This region was where Europeans first sighted oil on the American continent. In 1627, a group of local Indians led French missionary Joseph De La Roche D'Allion to Seneca Oil Spring in nearby Cuba, New York. His writings were the first recorded mention of oil in North America. Also some 100 miles to the south is Titusville, Pennsylvania, the site of the nation’s first major oil discovery.
A significant amount of the Museum’s focus is dedicated to the “Oil Boom” which hit Bolivar and neighboring Richburg on April 27, 1881, transforming this pastoral valley of some 450 contented people into a boomtown of more than 10,000 people in a matter of just a few weeks. Photos and other displays highlight this event, which was to forever change the complexion of this valley.
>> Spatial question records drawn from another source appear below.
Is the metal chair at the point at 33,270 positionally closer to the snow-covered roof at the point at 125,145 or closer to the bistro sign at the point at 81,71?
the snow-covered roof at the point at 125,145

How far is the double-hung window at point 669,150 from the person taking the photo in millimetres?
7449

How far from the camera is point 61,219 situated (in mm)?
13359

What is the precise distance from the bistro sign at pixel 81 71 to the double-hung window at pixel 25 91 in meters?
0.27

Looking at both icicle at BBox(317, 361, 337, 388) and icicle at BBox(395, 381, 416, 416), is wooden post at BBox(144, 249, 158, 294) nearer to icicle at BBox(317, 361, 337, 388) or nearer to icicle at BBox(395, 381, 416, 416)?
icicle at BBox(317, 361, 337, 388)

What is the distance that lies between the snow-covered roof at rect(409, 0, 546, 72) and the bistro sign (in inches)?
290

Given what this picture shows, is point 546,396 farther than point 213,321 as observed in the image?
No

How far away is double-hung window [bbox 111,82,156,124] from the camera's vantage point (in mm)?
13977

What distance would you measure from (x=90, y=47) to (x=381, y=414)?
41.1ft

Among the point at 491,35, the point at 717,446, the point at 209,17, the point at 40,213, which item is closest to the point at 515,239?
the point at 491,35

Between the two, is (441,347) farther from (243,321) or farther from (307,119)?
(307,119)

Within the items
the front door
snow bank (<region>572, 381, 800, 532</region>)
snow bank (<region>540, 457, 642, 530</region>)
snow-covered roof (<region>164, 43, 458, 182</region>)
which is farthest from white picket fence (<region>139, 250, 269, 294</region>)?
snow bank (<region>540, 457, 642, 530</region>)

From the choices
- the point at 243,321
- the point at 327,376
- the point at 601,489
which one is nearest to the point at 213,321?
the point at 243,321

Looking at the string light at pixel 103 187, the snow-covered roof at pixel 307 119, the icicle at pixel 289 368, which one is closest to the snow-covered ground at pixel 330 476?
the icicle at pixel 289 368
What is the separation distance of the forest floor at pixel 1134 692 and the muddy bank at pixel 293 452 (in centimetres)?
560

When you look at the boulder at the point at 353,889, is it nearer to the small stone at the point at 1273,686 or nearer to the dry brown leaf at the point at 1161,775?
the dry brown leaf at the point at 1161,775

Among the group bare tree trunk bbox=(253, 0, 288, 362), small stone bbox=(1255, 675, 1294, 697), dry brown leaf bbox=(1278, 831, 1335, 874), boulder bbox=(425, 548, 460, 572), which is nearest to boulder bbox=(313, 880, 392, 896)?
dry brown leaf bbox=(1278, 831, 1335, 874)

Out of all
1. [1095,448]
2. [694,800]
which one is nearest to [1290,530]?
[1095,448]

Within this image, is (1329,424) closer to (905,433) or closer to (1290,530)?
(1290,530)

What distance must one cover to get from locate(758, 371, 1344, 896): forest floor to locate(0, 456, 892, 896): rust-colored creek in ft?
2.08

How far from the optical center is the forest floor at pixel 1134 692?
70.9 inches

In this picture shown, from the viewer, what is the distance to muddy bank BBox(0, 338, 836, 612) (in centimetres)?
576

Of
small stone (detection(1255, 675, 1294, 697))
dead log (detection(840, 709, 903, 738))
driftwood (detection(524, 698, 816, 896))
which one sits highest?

The Museum, housed in a building constructed in 1851 and eventually becoming McEwan Brothers Oilfield Supply store, is located in downtown Bolivar in the heart of the “Allegany Oil Field.” These nearby oilfields are the northernmost extension of the nation’s oldest oil-producing region: northwestern Pennsylvania. For over a century the “Penn Grade” fields of Appalachia have been the source of the world’s finest lubricating oils. The Museum’s goal is to save and continue the legacy of the local petroleum industry, as well as remember those men and women who were (and still are) the backbone of this amazing history.